During his media availability on Thursday, Roby spoke about having the Texans' confidence to trust him as the primary defender shadowing the opposing team's best receiver.

And with Davante Adams coming to NRG Stadium with Aaron Rodgers on Sunday, Roby had an opportunity to illustrate why Houston's coaching staff have so much faith in him.

Three plays into the game, Roby sustained a knee injury that sidelined him the rest of the afternoon. In his absence, the Texans felt his importance competing with a depleted secondary.

Adams would go on to have a career day against the Texans. He recorded a career-best 196 receiving yards on 13-of-18 targets and two touchdowns — as the Packers handed the Texans a 35-20 loss on Sunday.

Had the Fort Worth native avoided the injury, would it have resulted in a victory for the Texans? Perhaps not. It is always hard for a team to come away victorious after going scoreless during the first half, but Roby would have limited the destruction caused by Adams. Rogers completed four deep passes where he recorded 28 or more yards, with Adams being the recipient of three.

Not only did Houston have to deal with the effects of not having their best corner shadow one of the league's premier receivers, but the team was not prepared to battle without Roby, according to Michael Thomas following the loss.

"When you lose your starting corner like that, it's going to affect [the team]," Thomas said. "Anytime you have to make adjustments. If you're not prepared, and you don't have the right mindset, then you're probably not going to get the right results you want. Maybe we could have done it a little sooner, but you definitely miss a guy like Roby. You plan on having your number one guy go against their number one guy all the time."

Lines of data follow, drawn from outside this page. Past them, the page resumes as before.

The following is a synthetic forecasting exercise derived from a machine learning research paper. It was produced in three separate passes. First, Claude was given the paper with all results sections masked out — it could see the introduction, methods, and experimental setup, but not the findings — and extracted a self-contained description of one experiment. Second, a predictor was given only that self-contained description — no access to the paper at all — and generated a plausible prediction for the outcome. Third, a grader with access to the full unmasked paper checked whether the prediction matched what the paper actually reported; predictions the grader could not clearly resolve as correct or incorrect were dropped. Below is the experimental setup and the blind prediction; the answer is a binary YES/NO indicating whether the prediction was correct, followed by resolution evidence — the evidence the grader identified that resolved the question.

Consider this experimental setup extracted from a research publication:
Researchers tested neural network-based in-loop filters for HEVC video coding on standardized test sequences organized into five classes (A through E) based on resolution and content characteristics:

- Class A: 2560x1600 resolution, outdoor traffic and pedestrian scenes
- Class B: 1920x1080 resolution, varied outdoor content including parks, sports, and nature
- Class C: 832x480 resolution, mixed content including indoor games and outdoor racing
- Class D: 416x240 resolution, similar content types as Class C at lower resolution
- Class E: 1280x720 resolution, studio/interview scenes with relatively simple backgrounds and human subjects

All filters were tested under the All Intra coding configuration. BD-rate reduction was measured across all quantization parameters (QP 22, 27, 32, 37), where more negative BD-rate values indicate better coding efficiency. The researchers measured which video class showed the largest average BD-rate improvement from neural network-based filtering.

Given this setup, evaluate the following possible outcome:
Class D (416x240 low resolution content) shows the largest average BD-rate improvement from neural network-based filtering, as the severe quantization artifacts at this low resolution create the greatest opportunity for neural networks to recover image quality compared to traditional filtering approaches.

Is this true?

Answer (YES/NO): NO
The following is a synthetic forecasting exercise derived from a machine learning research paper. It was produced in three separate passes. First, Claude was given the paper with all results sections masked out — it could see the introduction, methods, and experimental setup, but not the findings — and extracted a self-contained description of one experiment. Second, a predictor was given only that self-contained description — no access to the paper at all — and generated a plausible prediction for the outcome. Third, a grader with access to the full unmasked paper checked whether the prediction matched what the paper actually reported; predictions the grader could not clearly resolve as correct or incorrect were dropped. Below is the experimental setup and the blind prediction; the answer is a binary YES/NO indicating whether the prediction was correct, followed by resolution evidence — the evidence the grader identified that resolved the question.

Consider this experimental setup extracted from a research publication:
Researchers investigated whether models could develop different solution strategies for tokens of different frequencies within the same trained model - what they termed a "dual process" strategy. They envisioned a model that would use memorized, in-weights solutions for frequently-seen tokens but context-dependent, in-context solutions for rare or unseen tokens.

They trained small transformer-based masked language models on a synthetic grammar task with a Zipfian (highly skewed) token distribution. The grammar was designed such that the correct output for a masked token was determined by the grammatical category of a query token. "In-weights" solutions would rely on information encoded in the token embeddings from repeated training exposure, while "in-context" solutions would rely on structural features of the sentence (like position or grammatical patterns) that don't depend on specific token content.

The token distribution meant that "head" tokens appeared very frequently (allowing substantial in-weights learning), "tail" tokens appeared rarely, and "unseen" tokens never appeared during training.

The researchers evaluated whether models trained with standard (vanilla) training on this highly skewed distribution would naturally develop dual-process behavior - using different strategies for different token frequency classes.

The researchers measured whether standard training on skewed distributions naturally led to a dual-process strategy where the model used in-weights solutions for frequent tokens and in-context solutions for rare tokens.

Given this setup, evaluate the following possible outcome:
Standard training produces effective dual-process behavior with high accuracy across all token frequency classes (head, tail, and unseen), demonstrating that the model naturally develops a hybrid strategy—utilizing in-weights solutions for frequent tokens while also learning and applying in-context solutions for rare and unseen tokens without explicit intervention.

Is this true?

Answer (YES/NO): NO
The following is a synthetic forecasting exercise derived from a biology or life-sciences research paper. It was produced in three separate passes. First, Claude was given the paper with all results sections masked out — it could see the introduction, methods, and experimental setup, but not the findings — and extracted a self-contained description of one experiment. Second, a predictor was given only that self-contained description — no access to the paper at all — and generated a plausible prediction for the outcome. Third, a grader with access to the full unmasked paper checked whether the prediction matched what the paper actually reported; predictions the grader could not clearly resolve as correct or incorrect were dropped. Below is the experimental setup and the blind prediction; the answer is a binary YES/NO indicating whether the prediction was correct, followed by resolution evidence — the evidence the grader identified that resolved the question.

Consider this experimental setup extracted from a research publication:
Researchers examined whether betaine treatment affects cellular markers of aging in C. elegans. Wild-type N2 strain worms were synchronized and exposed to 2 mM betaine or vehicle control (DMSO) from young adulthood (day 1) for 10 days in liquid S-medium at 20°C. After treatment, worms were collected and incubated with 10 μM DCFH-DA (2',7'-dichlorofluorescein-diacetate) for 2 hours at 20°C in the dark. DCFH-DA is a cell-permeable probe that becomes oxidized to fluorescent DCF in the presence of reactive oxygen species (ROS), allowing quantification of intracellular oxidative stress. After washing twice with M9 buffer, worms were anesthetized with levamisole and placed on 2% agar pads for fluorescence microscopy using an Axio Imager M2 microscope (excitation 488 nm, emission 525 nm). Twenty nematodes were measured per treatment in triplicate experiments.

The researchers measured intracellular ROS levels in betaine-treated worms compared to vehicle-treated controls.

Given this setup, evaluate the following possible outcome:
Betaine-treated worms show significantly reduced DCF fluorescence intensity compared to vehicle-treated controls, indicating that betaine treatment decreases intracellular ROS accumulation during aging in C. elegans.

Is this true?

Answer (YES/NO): YES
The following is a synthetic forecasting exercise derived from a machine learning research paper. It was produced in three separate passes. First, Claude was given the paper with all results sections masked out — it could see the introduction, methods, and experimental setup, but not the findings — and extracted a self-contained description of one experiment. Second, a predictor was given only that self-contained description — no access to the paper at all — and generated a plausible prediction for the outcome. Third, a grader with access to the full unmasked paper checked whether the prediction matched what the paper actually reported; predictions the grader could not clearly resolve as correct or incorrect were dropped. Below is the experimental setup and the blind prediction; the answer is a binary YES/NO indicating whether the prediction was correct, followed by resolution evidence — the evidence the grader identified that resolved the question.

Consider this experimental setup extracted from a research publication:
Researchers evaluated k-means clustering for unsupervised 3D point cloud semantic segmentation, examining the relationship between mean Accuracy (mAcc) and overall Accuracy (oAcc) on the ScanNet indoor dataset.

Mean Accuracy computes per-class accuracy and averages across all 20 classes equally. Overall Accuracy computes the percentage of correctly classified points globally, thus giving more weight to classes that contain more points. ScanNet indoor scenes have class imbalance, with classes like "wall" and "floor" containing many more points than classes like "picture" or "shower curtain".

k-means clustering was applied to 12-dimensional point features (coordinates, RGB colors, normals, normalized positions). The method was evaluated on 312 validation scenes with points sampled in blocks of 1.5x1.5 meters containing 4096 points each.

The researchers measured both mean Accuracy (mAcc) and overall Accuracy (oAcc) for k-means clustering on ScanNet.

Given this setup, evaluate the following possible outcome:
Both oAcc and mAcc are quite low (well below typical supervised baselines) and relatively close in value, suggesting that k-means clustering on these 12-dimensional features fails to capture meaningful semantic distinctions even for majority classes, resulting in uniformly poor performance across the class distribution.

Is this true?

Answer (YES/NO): YES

Roby's premature exit left the Texans with a gaping void to slowdown Rodgers and the Packers without two of their projected starting corners. Gareon Conley — who revived his career during the second half of last season — has yet to play a single snap for Houston in 2020 as he continues to recover from offseason ankle surgery.

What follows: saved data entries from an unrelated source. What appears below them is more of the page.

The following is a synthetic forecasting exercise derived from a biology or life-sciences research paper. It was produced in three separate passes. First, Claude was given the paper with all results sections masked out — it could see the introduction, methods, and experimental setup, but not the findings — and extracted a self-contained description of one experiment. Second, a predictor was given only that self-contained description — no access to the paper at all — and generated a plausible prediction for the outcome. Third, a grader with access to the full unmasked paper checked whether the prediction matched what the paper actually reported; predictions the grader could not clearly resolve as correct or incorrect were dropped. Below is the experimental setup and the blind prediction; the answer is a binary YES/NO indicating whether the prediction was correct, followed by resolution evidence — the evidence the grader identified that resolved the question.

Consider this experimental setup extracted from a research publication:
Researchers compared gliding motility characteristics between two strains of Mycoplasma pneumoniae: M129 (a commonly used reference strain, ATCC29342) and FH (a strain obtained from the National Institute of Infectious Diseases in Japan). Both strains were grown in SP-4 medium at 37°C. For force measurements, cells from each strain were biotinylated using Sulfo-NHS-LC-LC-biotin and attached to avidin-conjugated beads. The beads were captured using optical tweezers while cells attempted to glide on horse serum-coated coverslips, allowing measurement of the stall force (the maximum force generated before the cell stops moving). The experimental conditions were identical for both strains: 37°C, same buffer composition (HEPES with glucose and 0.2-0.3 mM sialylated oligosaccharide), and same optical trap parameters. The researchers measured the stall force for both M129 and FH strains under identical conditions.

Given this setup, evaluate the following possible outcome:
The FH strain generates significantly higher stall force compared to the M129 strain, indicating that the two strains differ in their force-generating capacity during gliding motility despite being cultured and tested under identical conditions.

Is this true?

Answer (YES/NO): NO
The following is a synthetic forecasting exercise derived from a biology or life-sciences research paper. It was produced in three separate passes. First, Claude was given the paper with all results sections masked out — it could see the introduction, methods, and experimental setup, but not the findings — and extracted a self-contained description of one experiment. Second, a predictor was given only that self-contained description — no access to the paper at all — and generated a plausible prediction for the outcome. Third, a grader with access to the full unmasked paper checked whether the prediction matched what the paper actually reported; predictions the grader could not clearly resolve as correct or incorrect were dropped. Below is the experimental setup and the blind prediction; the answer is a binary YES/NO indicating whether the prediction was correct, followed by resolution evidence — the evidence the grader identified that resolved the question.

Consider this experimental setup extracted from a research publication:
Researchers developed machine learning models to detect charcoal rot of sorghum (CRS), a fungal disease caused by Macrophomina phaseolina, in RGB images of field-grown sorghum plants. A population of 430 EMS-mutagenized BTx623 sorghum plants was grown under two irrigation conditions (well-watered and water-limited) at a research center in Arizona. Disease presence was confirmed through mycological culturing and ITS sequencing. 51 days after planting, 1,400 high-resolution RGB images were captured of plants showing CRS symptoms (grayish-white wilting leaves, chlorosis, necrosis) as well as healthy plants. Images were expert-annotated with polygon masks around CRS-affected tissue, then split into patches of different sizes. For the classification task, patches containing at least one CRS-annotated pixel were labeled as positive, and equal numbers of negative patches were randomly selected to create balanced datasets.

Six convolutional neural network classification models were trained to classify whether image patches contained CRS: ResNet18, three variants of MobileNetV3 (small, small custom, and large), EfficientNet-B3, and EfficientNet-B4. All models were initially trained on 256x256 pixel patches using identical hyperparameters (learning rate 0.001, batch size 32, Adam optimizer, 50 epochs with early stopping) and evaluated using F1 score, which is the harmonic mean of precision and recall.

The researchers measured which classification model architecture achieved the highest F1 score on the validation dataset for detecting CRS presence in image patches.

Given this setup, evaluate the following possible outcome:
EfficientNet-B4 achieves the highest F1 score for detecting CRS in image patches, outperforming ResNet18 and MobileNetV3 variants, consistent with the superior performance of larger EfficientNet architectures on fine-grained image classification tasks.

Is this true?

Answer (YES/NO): NO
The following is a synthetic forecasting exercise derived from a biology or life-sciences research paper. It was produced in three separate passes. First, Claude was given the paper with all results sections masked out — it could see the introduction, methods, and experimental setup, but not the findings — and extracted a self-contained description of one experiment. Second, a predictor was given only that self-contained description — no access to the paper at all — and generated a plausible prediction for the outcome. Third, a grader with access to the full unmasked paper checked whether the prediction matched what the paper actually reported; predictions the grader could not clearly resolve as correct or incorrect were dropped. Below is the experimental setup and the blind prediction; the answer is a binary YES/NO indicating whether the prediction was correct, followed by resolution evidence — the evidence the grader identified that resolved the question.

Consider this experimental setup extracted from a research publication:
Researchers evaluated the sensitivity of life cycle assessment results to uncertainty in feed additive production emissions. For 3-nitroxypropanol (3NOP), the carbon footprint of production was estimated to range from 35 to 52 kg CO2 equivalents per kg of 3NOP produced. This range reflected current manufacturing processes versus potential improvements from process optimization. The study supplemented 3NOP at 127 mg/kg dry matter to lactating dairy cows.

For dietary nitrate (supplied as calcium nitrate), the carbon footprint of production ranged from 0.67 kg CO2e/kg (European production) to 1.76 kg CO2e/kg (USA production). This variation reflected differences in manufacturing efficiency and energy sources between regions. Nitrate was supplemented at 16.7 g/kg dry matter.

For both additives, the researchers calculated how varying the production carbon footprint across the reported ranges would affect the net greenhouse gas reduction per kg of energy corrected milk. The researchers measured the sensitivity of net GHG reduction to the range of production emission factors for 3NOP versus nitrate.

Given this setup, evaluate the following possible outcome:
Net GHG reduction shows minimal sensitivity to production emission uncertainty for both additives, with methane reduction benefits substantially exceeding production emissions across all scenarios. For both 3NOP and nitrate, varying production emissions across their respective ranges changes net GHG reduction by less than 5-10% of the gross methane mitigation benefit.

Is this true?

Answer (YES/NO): NO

Their lackluster performance on Sunday showcased the lack of depth and talent the Texans have in the secondary. And with the trade deadline a week away, it may be in the Texans' best interest to invest in a young defensive back they can build around in the future — especially considering the timetable on Conley's return remains unknown.

Interim head coach Romeo Crennel said on Monday that the team is hoping Roby's injury is short-term and hopes to have their top corner make his return following the bye.

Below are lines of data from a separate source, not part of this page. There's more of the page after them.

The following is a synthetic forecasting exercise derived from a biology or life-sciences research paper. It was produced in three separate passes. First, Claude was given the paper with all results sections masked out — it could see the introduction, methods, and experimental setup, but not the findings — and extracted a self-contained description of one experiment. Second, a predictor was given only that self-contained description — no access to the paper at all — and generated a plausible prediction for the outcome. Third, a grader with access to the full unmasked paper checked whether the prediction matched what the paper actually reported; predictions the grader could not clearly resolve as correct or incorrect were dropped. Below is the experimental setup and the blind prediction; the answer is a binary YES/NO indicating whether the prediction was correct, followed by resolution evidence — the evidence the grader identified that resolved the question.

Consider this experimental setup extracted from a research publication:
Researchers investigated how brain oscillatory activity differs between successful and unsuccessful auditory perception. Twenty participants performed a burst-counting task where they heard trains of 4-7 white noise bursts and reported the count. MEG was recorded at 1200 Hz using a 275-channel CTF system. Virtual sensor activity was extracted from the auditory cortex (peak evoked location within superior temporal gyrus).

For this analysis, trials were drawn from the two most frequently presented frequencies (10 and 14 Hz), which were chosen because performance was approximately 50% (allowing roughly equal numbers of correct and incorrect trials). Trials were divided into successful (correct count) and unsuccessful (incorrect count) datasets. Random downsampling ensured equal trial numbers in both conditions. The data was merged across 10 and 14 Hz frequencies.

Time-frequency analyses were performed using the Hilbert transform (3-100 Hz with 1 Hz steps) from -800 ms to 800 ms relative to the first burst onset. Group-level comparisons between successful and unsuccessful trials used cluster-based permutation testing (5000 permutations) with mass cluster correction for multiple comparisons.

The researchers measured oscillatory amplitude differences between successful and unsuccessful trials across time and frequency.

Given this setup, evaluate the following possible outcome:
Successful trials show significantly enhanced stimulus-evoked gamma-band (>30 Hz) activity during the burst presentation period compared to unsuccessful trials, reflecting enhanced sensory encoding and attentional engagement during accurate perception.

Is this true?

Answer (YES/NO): YES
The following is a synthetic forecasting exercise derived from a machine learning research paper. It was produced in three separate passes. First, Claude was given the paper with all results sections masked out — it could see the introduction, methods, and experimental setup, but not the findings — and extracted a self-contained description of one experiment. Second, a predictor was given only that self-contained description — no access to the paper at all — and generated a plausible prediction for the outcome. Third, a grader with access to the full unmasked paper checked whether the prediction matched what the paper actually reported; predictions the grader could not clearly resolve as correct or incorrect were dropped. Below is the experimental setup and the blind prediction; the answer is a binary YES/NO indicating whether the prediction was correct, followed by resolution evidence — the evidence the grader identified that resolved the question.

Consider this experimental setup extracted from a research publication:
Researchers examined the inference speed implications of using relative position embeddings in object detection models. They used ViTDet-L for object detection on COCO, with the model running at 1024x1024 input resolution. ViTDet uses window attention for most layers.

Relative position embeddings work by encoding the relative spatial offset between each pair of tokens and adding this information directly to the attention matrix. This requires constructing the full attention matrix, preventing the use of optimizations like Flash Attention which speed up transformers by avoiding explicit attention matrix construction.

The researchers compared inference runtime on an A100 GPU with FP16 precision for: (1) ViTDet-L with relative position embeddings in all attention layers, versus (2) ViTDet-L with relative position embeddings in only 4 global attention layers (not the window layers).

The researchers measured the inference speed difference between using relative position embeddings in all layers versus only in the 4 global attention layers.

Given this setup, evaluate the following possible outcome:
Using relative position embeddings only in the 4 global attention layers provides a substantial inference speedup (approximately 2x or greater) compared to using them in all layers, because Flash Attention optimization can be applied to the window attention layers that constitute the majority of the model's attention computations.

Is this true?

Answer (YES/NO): NO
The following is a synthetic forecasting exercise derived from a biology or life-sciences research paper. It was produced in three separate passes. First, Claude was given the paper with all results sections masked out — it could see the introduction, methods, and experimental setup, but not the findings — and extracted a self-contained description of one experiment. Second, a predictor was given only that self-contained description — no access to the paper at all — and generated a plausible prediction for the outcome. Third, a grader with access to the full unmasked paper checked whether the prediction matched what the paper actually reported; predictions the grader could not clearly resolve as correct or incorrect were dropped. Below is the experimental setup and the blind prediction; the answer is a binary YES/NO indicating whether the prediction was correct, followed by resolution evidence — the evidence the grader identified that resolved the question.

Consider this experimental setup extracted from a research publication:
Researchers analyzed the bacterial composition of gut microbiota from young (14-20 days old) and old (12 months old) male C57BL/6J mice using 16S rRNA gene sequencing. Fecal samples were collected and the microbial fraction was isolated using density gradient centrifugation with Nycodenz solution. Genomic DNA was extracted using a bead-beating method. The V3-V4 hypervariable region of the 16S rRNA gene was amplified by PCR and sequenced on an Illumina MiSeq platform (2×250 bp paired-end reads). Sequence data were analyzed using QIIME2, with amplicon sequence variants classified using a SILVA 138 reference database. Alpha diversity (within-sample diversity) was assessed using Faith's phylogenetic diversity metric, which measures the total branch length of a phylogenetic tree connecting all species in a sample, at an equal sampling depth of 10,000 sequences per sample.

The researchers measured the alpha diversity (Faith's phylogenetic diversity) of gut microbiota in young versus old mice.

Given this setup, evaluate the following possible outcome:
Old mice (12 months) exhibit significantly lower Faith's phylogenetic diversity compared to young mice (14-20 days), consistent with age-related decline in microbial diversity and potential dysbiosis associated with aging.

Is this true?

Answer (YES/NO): NO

At 1-6 on the year, all the Texans have left to play for is pride as they close out the remaining nine games of the season, and the best way is to prevent another receiver from recording nearly 200 yards in a single game.

For this vulnerable secondary, it is a feat easier said than done. And with the talents of Jarvis Landry, T.Y. Hilton, and A.J. Brown remaining on the schedule, it is only best for Roby to make his return to the field sooner rather than later.

"I take pride in it. It's an opportunity that not a lot of guys get throughout the league, and I'm thankful for that. Just to be able to go against the best and try my best for the team and see how I match up. I'm very thankful for that." — Roby.